• **WORK ORDER**:
Rewrite everything from the start of the data down to the line containing "Okładka - Kontrola", swapping "solo guitar" for "two guitars" and changing nothing else. Leave the pictures out of your answer.

• **MATERIAL TO PROCESS**:
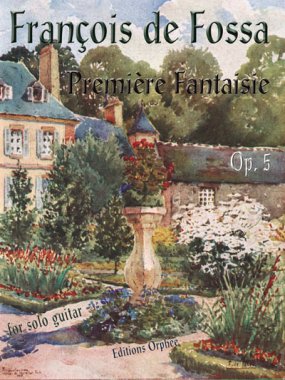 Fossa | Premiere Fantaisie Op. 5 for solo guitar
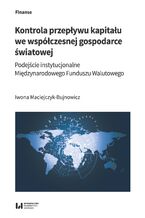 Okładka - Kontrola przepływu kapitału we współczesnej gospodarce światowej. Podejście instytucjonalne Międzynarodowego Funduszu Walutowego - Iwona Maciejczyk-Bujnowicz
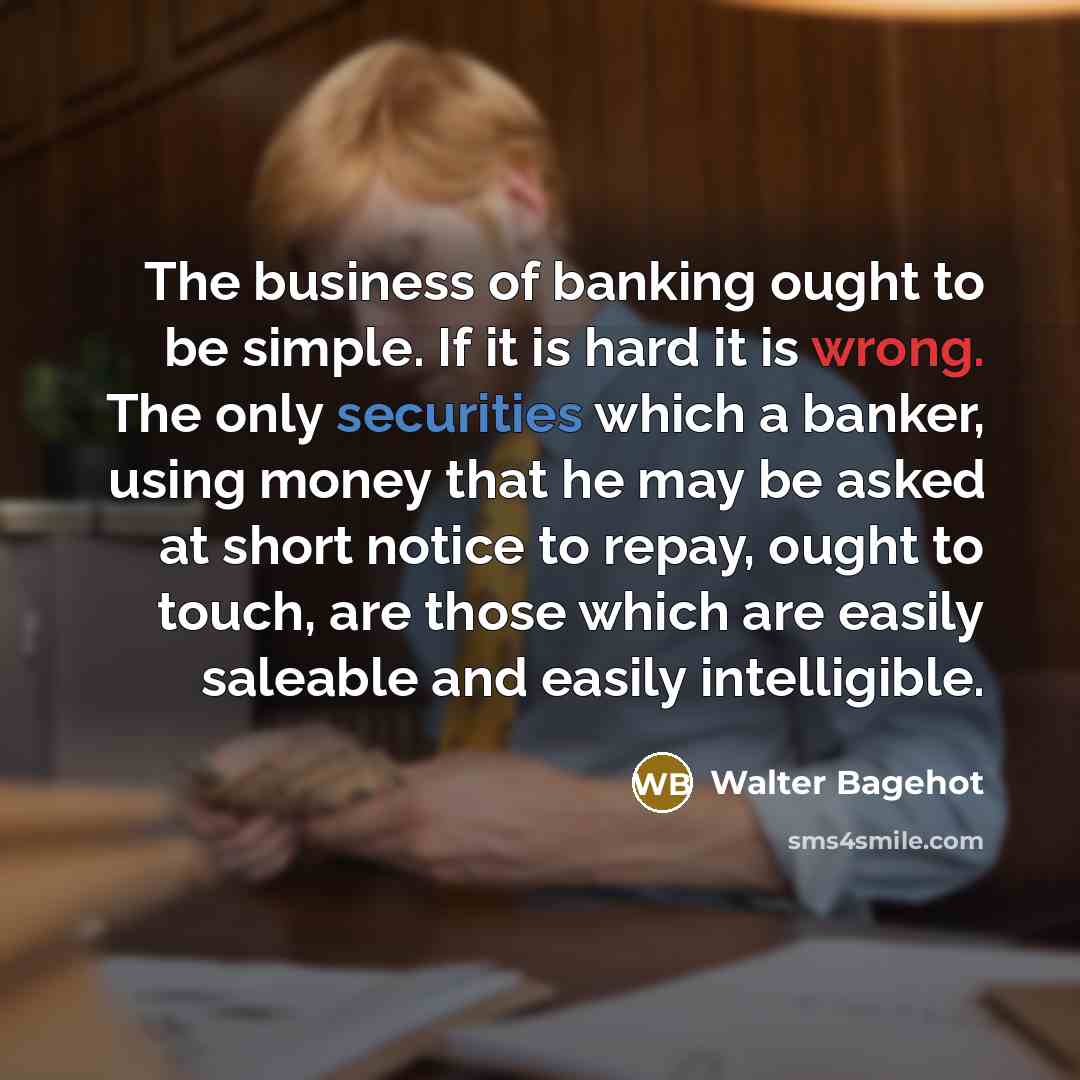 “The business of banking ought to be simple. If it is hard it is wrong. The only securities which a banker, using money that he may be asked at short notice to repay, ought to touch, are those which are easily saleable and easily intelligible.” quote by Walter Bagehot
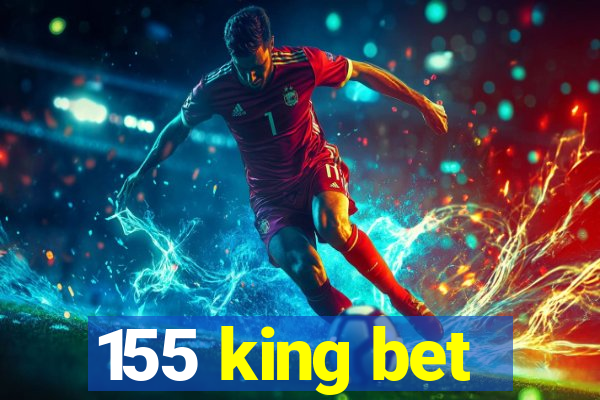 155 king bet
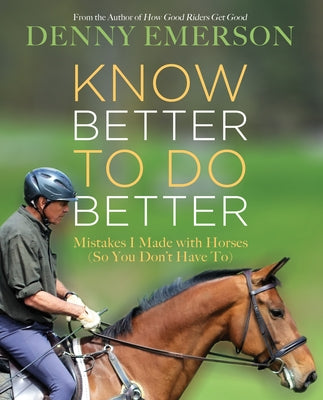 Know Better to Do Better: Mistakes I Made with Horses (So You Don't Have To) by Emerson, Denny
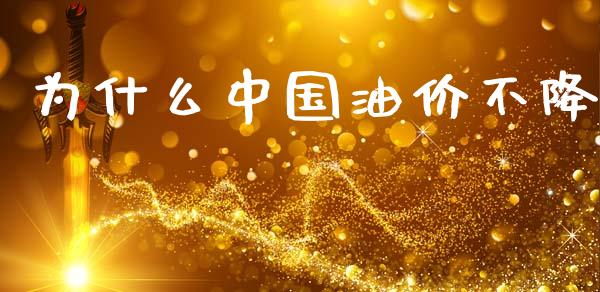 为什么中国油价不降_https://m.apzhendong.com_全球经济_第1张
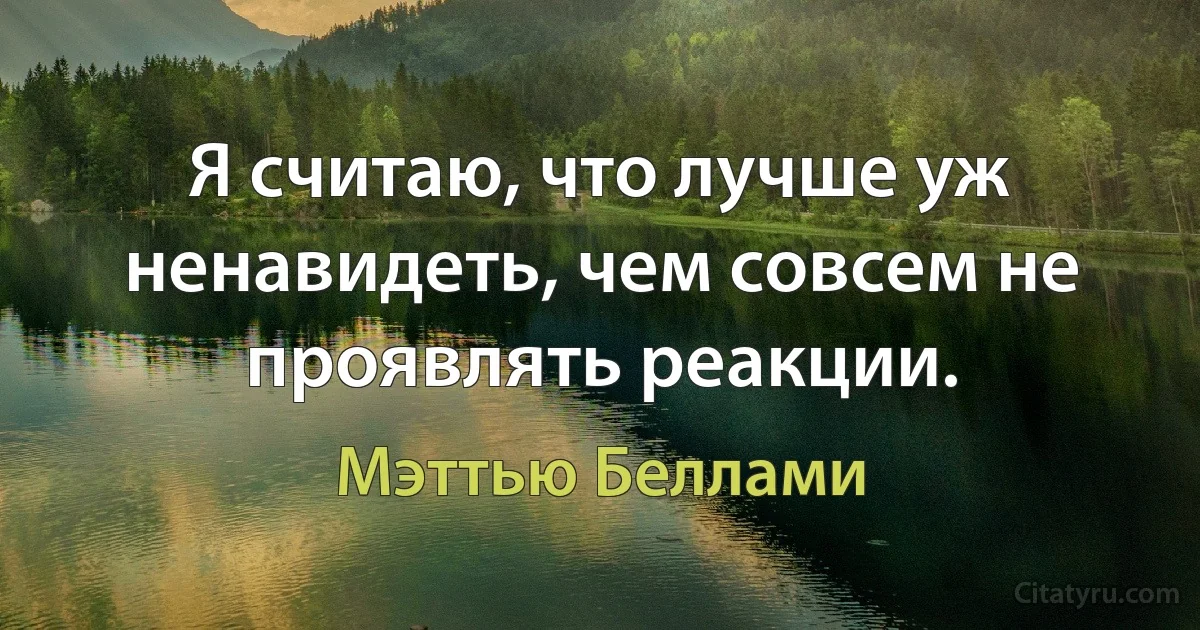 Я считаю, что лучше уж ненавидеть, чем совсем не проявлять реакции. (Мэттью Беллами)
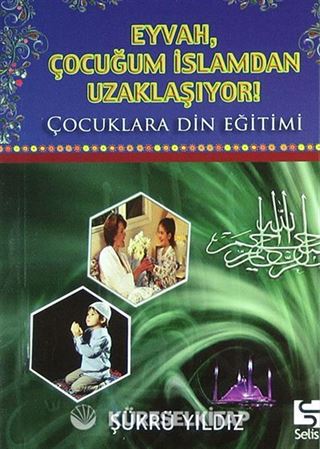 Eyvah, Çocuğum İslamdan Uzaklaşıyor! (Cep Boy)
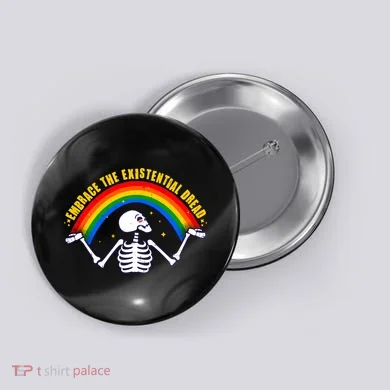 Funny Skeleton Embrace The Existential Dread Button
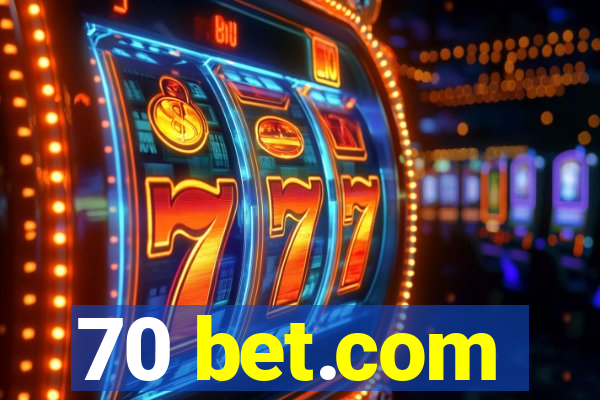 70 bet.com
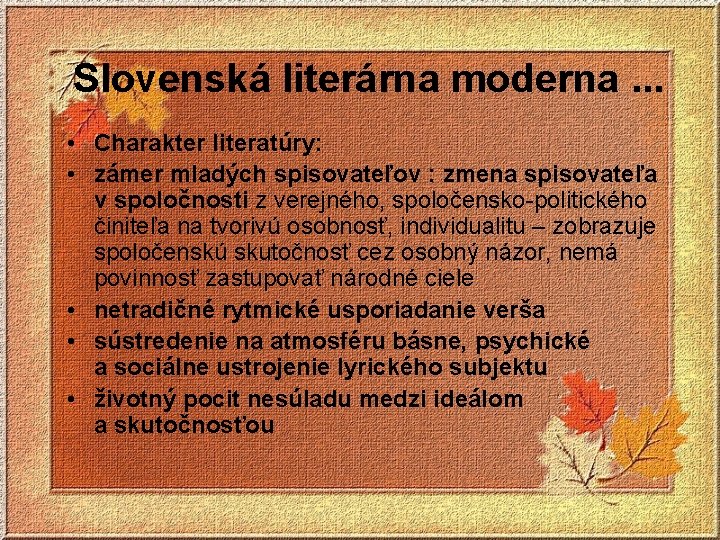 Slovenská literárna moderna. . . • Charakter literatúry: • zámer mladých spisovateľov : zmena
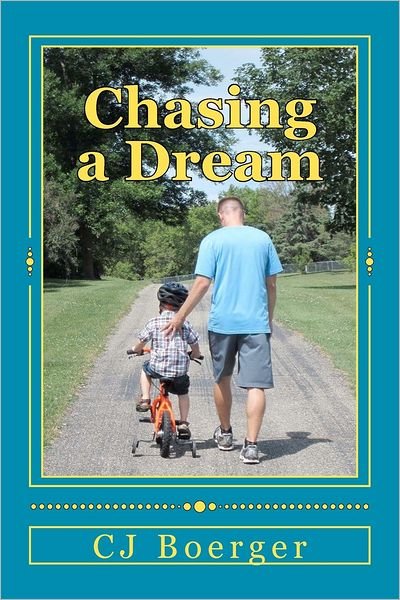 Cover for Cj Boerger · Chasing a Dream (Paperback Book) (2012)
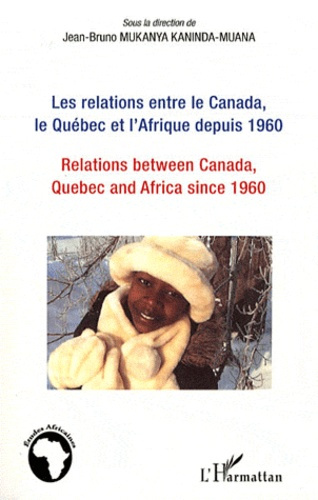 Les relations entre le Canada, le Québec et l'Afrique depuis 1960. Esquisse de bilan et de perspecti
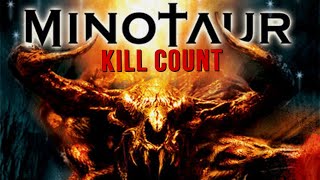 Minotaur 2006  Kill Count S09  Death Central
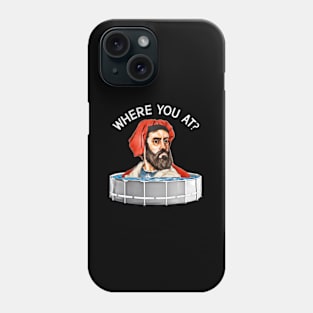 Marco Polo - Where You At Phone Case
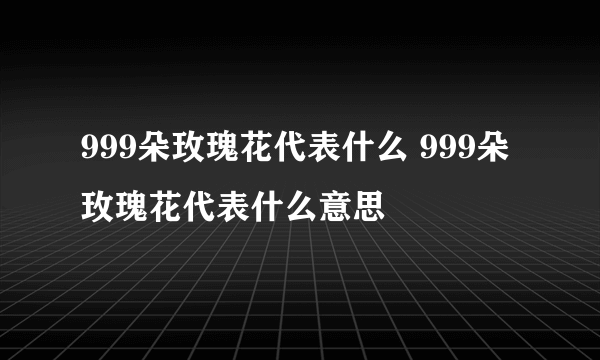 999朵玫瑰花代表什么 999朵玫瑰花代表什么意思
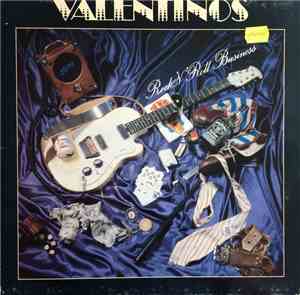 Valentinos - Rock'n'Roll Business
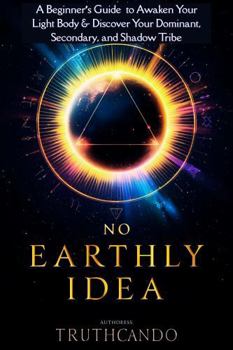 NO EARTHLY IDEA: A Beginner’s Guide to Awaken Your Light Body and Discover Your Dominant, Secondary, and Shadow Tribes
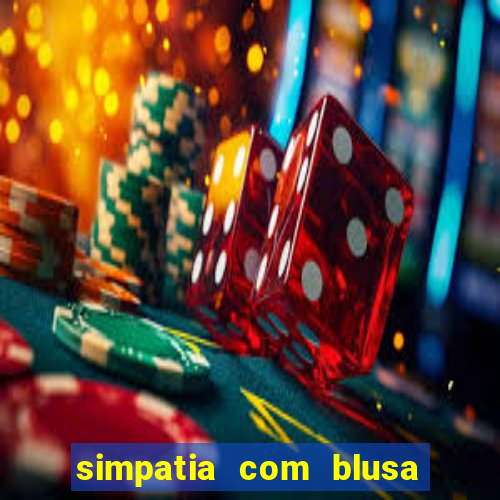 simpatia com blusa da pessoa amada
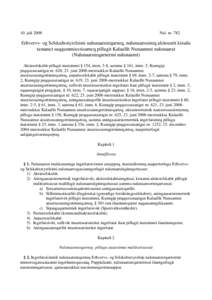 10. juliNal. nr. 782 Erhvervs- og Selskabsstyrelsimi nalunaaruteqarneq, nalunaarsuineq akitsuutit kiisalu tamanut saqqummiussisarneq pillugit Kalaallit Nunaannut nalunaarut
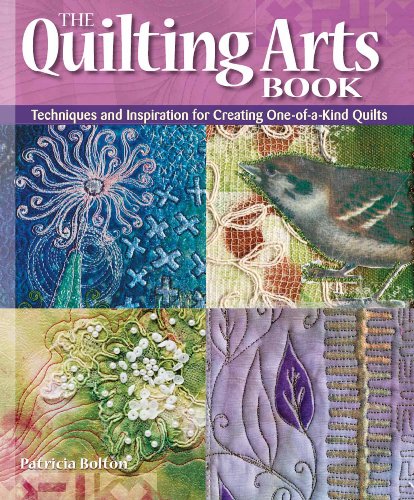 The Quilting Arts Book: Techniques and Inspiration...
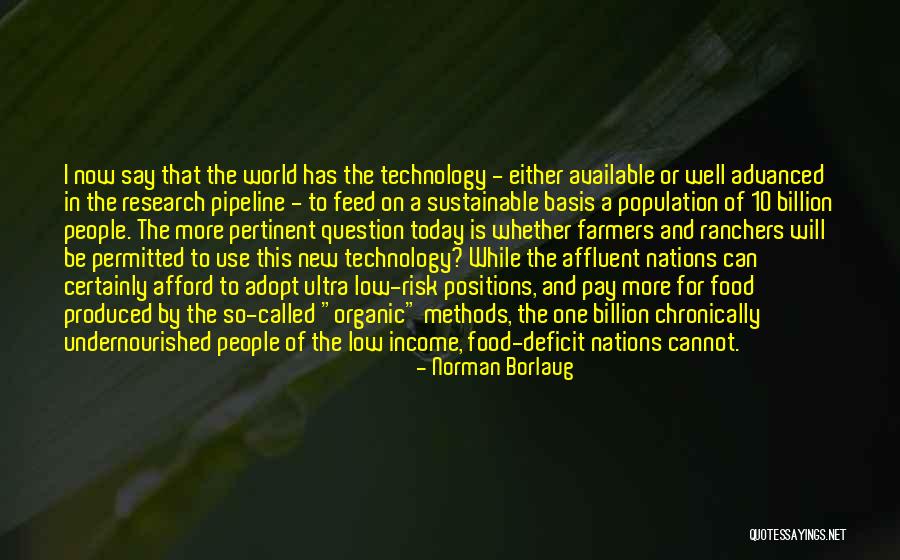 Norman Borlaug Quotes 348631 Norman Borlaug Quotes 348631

• **ANSWER TO THIS TASK**:
 Fossa | Premiere Fantaisie Op. 5 for two guitars
 Okładka - Kontrola przepływu kapitału we współczesnej gospodarce światowej. Podejście instytucjonalne Międzynarodowego Funduszu Walutowego - Iwona Maciejczyk-Bujnowicz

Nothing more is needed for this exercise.